Bilim ve Teknik Dergisi'nin Temmuz sayısında yer alan araştırmaya göre, ABD'de her yıl yaklaşık 40 bin hasta kornea nakli ameliyatı geçiriyor. Bunların çok büyük bir bölümü korneayı bir insandan alıyor. Her ne kadar bu ameliyatın başarı oranı yüksek olsa da verici sayısı sınırlı ve bekleyen listesi de genellikle uzun oluyor. Gelişmekte olan ülkelerde vericilere ulaşmak ise daha da zorlaşıyor. Bunun yanında kornea kaynaklı körlükler de çoğunlukla gelişmekte olan ülkelerde görülüyor. Bu sorunu aşmak için araştırmacılar çeşitli malzemelerle yapay kornealar üretiyor.

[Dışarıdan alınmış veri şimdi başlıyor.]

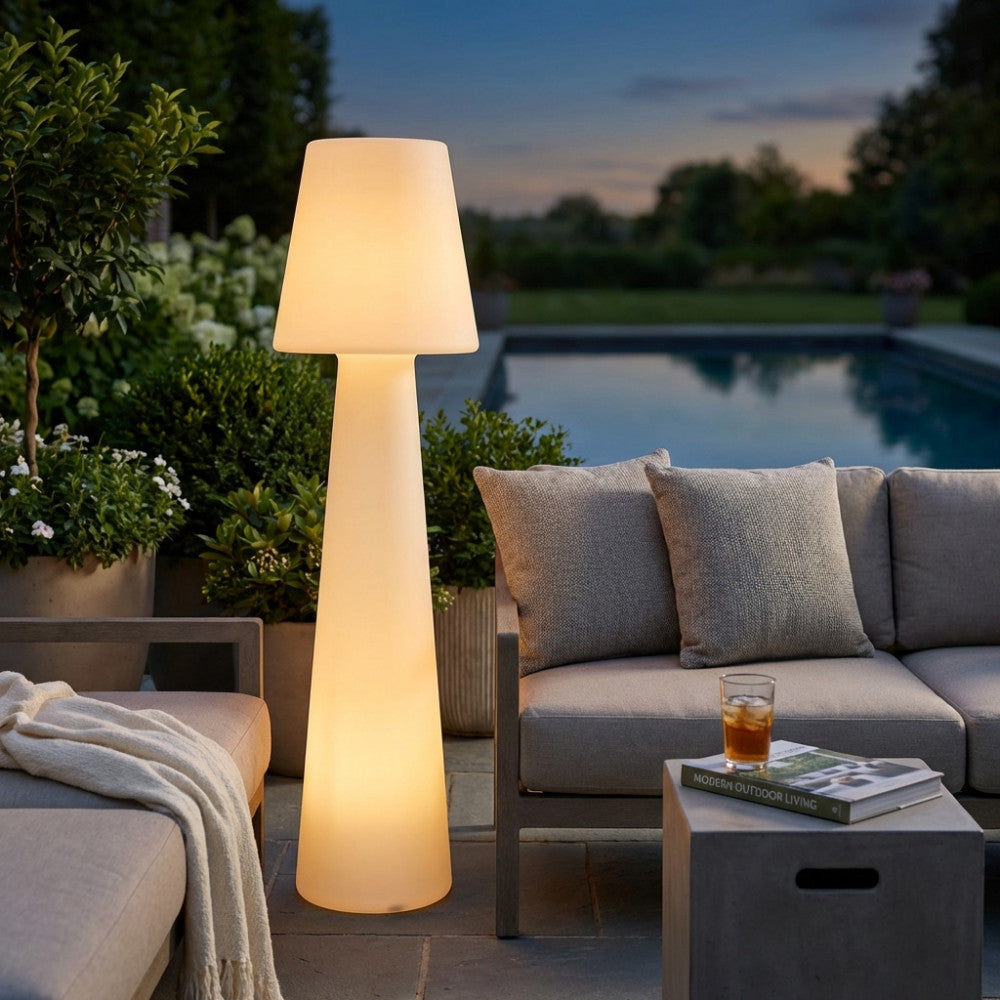 Lampada da terra Cassiopeia illuminata a bordo piscina al tramonto, accanto a divani da esterno.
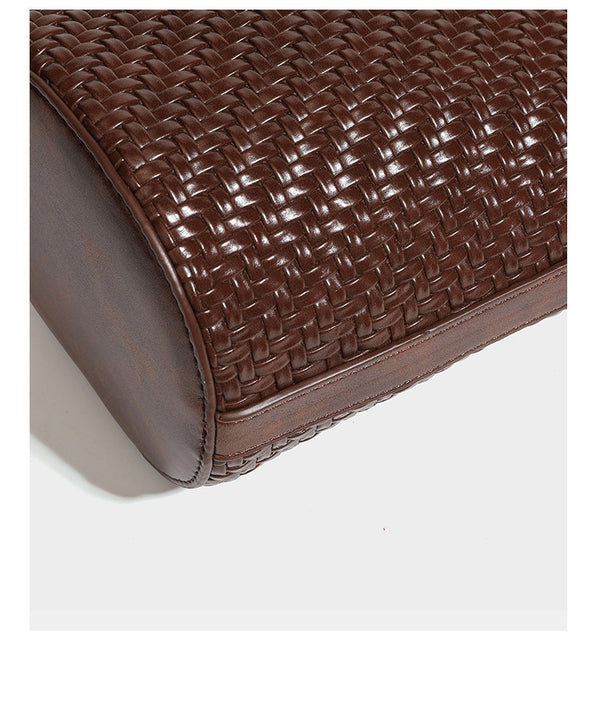 Structured woven-texture leather-look bucket bag in brown with knotted top handles, small front flap pouch, and adjustable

-DAHA ÖNCEKİ YAPAY KORNEALAR ENFEKSİYONLARA YATKIN-
Yapay kornea çalışmalarından birinin de Stanford Üniversitesi'ndeki çalışma olduğu belirtildi. Bu çalışmada araştırmacılar kornea naklini yaygınlaştırmak amacıyla, gözün korneasına benzeyen, su dolgulu polimerden yapay bir kornea geliştirdi. Araştırmada, daha önce geliştirilen yapay korneaların enfeksiyonlara ve başka komplikasyonlara yatkın olduğu ve bu korneaların nakledildiği hastaların yaşam boyu antibiyotik kullanmak zorunda kaldığı, bu nedenle de yapay korneanın, eğer hasta sürekli doğal korneayı reddediyorsa ya da böylesi bir nakil için uygun değilse son çare olarak yeğlendiği kaydedildi.
Stanford Üniversitesi'ndeki projede ise araştırmacılar yumuşak hidrojel tabanlı yapay bir kornea yaptı. Bu çalışmanın doğal kornea epitelyum hücrelerin korunması ve enfeksiyon riskini en aza indirmesi açısından ise çok önemli olduğuna işaret edildi.

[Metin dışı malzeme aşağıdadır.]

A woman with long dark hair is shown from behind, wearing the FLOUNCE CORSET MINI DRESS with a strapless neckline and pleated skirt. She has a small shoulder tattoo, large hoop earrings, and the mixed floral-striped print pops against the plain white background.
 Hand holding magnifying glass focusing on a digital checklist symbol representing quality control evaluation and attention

Washington Üniversitesi Sağlık Merkezi'nden bilim adamları ise yeni yapay kornealar geliştirmenin ciddi sağlık sorunlarını çözmede önemli olduğunu ifade etti. Şu ara havyanlar üzerinde gerçekleştirilen çalışmaların birkaç yıl içinde hastalar üzerinde başlayabileceği ifade ediliyor.